J’avais annoncé à Amina que je repartirais le lendemain. Nous nous sommes retrouvés, après son travail, sur la Coulée verte. C'était le printemps, des centaines d’enfants jouaient sous les jets d’eau. J’ai dit: "C'est ce que j'ai voulu vérifier encore une fois. Mais l’arme en question n’est pas de celles qu'utilisent ces gangs. C’est un modèle ancien, une pièce de collection. Et puis surtout, il y a ce que montrent les caméras de surveillance, ou ce qu’elles ne montrent pas. Parce qu’elles ne montrent rien. Après les tirs et avant l’arrivée de la police, la place est restée déserte, personne ne s'est approché des corps.”

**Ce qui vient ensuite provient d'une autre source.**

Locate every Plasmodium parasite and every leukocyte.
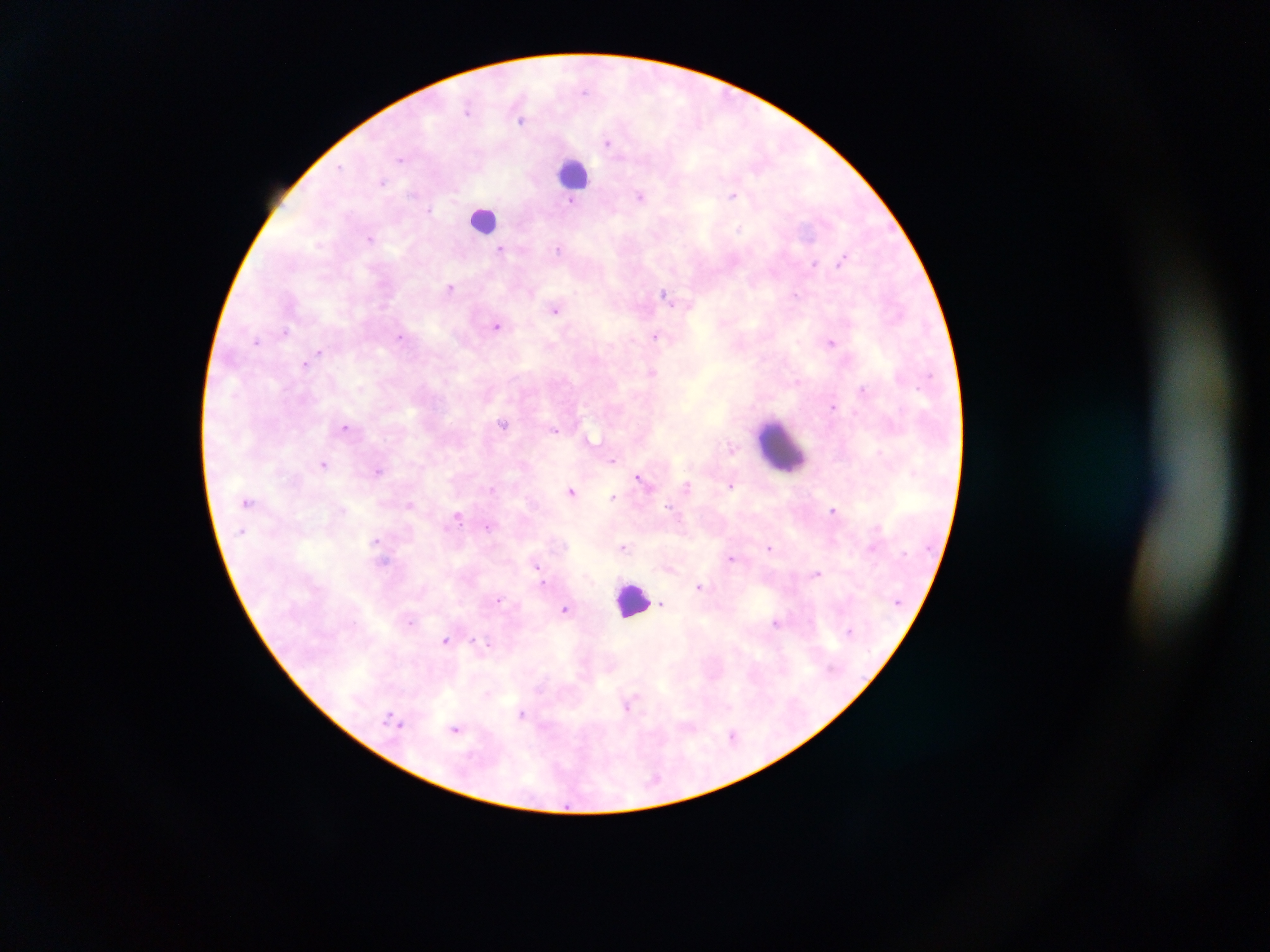

Approximate centers as [x, y] in pixels.
Plasmodium parasites: [467, 109], [521, 122], [608, 142], [400, 159], [340, 166], [382, 181], [731, 195], [641, 196], [570, 202], [429, 209], [739, 229], [370, 238], [558, 249], [500, 250], [842, 260], [814, 263], [450, 288], [665, 293], [794, 294], [556, 310], [497, 326], [286, 331], [655, 335], [399, 338], [256, 341], [831, 343], [319, 352], [305, 364], [653, 373], [862, 389], [833, 406], [503, 424], [345, 426], [556, 430], [591, 438], [731, 447], [881, 452], [612, 461], [323, 464], [378, 470], [638, 478], [731, 485], [687, 486], [492, 489], [571, 491], [613, 496], [410, 505], [668, 507], [833, 510], [458, 515], [488, 527], [877, 528], [375, 541], [623, 547], [769, 547], [872, 547], [731, 558], [384, 561], [537, 566], [817, 574], [542, 582], [699, 586], [499, 600], [662, 603], [565, 608], [411, 622], [776, 622], [445, 640], [488, 645], [628, 705], [522, 713], [390, 716], [394, 720], [401, 725], [455, 728], [732, 735].
Leukocytes: [575, 173], [482, 218], [782, 447], [632, 600].

Summary:
  - Field of view: single
  - Preparation: thick blood film
  - Capture: mobile-phone photograph through a microscope
  - Country: Ghana
  - Image size: 1270×952 pixelsReport the malaria status of this cell.
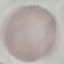

Uninfected.

Summary:
  - Stain: Giemsa
  - Capture: smartphone through the microscope eyepiece
  - Preparation: thin blood smear
  - Image type: automatically extracted cell patch, resized to 64 × 64 pixels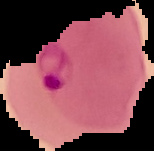

Image is 154×151 pixels. Cell region segmented out of the field of view; the surrounding area is masked to black. From a thin blood film. Malaria status: parasitized.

Elle a hésité. Elle a fait quelques pas, la tête baissée, puis elle a dit: “Et en sortant cette arme de sa poche ou de sa ceinture..."

Il fallait en finir. J'ai dit: "Votre frère savait qu’il était mort.”

Elle a hésité encore, puis elle a dit: “Et il savait que Bertrand mourrait aussi. En plus du chagrin, il faut que j’aie honte.”

J'ai failli ajouter que le chargeur du pistolet de Walid était vide. Et puis, j'ai préféré me taire.